Kann Maricel G, Sheetlin Sergey L, Park Yonil, Bryant Stephen H, Spouge John L
National Center for Biotechnology Information, National Library of Medicine, National Institutes of Health, Department of Health and Human Services, Bethesda, MD 20894, USA.
Nucleic Acids Res. 2007;35(14):4678-85. doi: 10.1093/nar/gkm414. Epub 2007 Jun 27.
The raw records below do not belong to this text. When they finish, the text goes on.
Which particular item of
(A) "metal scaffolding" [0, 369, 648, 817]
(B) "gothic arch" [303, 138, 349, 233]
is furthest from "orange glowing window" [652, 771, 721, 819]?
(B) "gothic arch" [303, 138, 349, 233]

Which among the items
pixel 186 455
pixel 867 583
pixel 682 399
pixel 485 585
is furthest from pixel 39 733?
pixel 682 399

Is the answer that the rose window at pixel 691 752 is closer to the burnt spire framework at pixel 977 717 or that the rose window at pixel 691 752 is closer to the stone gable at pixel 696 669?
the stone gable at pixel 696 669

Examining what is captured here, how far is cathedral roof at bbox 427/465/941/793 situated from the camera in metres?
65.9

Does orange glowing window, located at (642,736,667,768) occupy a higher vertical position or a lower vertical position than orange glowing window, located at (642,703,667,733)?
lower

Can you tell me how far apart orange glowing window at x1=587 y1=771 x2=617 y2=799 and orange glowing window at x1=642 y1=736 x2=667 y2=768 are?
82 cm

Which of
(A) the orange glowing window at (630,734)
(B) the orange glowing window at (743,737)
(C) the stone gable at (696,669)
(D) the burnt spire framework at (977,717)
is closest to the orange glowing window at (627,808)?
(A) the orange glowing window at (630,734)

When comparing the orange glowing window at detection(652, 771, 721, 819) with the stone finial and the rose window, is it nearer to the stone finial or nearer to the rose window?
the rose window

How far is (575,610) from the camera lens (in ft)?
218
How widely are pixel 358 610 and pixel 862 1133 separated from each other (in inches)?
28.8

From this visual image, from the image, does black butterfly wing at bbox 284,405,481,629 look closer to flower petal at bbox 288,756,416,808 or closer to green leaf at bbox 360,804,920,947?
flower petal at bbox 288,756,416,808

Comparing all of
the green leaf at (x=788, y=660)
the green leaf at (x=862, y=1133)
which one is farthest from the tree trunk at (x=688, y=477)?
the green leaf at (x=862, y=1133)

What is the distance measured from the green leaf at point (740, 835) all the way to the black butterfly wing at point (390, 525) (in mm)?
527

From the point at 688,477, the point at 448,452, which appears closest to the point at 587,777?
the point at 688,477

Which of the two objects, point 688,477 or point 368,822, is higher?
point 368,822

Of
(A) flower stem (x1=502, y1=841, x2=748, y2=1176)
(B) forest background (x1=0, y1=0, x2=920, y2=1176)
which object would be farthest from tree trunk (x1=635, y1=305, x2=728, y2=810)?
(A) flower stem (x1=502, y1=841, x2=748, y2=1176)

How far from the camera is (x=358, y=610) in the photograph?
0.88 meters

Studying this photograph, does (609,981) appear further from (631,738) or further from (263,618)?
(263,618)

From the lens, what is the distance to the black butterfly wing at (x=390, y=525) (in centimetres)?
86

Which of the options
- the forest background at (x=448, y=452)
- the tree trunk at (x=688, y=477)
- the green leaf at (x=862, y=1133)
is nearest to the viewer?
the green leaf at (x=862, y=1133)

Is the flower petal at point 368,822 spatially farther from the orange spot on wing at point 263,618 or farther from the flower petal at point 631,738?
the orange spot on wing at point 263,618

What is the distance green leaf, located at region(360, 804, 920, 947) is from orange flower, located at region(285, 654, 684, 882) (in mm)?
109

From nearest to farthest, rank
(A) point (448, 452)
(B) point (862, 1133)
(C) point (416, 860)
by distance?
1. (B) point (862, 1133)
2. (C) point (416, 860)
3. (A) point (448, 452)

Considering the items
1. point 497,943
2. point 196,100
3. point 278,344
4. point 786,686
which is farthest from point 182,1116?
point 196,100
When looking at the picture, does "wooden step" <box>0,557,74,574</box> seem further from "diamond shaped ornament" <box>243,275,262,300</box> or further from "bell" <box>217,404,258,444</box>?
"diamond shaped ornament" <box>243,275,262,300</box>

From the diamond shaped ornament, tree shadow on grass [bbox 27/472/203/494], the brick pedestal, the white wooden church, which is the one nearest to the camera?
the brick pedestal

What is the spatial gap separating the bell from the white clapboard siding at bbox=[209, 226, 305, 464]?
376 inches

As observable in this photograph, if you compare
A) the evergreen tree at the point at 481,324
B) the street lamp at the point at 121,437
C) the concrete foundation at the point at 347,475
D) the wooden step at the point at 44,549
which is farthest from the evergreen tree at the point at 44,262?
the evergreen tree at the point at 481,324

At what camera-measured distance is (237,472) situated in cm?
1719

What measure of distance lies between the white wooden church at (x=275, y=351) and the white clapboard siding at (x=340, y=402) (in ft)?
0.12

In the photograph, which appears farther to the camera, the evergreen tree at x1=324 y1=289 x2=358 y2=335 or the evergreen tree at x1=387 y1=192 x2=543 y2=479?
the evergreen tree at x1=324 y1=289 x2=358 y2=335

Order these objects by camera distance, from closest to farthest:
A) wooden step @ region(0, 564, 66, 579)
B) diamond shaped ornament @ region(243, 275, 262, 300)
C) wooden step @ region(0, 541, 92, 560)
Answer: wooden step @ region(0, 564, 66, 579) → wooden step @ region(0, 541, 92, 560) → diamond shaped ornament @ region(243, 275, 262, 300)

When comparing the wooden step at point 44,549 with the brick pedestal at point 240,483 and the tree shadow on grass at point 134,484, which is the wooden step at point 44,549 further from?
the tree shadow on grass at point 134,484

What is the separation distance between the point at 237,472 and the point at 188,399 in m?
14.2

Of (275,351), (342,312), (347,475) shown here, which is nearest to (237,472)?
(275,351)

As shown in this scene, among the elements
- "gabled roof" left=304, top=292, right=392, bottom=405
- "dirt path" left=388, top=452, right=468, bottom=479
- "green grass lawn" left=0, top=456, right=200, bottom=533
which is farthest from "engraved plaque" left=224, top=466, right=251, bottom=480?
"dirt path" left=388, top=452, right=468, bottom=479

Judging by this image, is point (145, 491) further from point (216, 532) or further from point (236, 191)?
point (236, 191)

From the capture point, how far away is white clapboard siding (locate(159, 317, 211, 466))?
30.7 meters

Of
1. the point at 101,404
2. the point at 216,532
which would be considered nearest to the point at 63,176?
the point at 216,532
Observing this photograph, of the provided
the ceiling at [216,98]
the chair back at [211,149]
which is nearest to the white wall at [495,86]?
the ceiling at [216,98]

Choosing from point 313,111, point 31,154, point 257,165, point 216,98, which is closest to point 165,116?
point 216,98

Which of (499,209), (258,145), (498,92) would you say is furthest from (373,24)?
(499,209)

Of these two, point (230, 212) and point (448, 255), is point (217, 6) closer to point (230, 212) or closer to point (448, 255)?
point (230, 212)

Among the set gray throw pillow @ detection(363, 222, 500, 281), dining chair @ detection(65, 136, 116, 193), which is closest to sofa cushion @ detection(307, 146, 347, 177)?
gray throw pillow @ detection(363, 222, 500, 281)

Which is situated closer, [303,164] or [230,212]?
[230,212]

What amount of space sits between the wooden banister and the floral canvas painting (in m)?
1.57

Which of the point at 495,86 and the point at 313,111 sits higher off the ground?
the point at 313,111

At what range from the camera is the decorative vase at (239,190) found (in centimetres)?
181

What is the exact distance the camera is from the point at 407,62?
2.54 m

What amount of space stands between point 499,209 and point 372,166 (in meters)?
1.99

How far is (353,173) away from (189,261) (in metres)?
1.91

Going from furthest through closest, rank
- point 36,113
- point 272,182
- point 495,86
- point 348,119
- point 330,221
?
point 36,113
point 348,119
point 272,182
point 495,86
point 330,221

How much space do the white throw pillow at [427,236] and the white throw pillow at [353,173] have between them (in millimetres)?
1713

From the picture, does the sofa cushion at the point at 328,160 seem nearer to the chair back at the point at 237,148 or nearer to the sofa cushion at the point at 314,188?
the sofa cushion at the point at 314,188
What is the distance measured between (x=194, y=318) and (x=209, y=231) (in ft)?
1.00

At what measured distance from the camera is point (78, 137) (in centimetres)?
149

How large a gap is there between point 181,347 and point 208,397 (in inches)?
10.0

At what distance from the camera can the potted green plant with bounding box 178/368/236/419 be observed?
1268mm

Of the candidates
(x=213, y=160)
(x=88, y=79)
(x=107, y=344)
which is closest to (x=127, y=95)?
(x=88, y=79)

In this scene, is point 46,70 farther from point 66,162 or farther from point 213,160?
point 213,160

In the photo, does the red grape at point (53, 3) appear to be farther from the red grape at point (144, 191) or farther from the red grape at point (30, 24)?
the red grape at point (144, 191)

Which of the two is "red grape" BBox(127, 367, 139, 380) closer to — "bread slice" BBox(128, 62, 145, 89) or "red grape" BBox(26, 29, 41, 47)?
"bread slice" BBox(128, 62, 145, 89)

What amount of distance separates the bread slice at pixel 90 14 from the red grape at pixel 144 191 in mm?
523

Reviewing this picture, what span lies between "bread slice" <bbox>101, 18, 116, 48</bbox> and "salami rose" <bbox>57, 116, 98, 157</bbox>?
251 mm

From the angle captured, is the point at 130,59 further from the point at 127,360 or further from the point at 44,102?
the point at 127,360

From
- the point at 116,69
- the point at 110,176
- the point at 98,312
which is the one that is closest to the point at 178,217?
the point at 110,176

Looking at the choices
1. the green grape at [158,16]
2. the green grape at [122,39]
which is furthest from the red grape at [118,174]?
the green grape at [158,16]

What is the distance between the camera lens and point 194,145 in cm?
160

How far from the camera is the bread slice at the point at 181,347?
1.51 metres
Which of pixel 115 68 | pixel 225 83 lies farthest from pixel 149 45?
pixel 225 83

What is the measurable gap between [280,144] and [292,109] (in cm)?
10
The sequencing of complete genomes has created a pressing need for automated annotation of gene function. Because domains are the basic units of protein function and evolution, a gene can be annotated from a domain database by aligning domains to the corresponding protein sequence. Ideally, complete domains are aligned to protein subsequences, in a 'semi-global alignment'. Local alignment, which aligns pieces of domains to subsequences, is common in high-throughput annotation applications, however. It is a mature technique, with the heuristics and accurate E-values required for screening large databases and evaluating the screening results. Hidden Markov models (HMMs) provide an alternative theoretical framework for semi-global alignment, but their use is limited because they lack heuristic acceleration and accurate E-values. Our new tool, GLOBAL, overcomes some limitations of previous semi-global HMMs: it has accurate E-values and the possibility of the heuristic acceleration required for high-throughput applications. Moreover, according to a standard of truth based on protein structure, two semi-global HMM alignment tools (GLOBAL and HMMer) had comparable performance in identifying complete domains, but distinctly outperformed two tools based on local alignment. When searching for complete protein domains, therefore, GLOBAL avoids disadvantages commonly associated with HMMs, yet maintains their superior retrieval performance.
完整基因组测序催生了对基因功能自动注释的迫切需求。由于结构域是蛋白质功能和进化的基本单位,通过将结构域与相应蛋白质序列进行比对,可从结构域数据库中对基因进行注释。理想情况下,完整结构域通过“半全局比对”与蛋白质子序列进行比对。然而,将结构域片段与子序列进行比对的局部比对在高通量注释应用中很常见。它是一项成熟的技术,具备筛选大型数据库及评估筛选结果所需的启发式算法和准确的E值。隐马尔可夫模型(HMM)为半全局比对提供了另一种理论框架,但其应用受限,因为它们缺乏启发式加速和准确的E值。我们的新工具GLOBAL克服了先前半全局HMM的一些局限性:它具有准确的E值以及高通量应用所需的启发式加速可能性。此外,根据基于蛋白质结构的真值标准,两种半全局HMM比对工具(GLOBAL和HMMer)在识别完整结构域方面具有可比的性能,但明显优于两种基于局部比对的工具。因此,在搜索完整蛋白质结构域时,GLOBAL避免了通常与HMM相关的缺点,同时保持了其卓越的检索性能。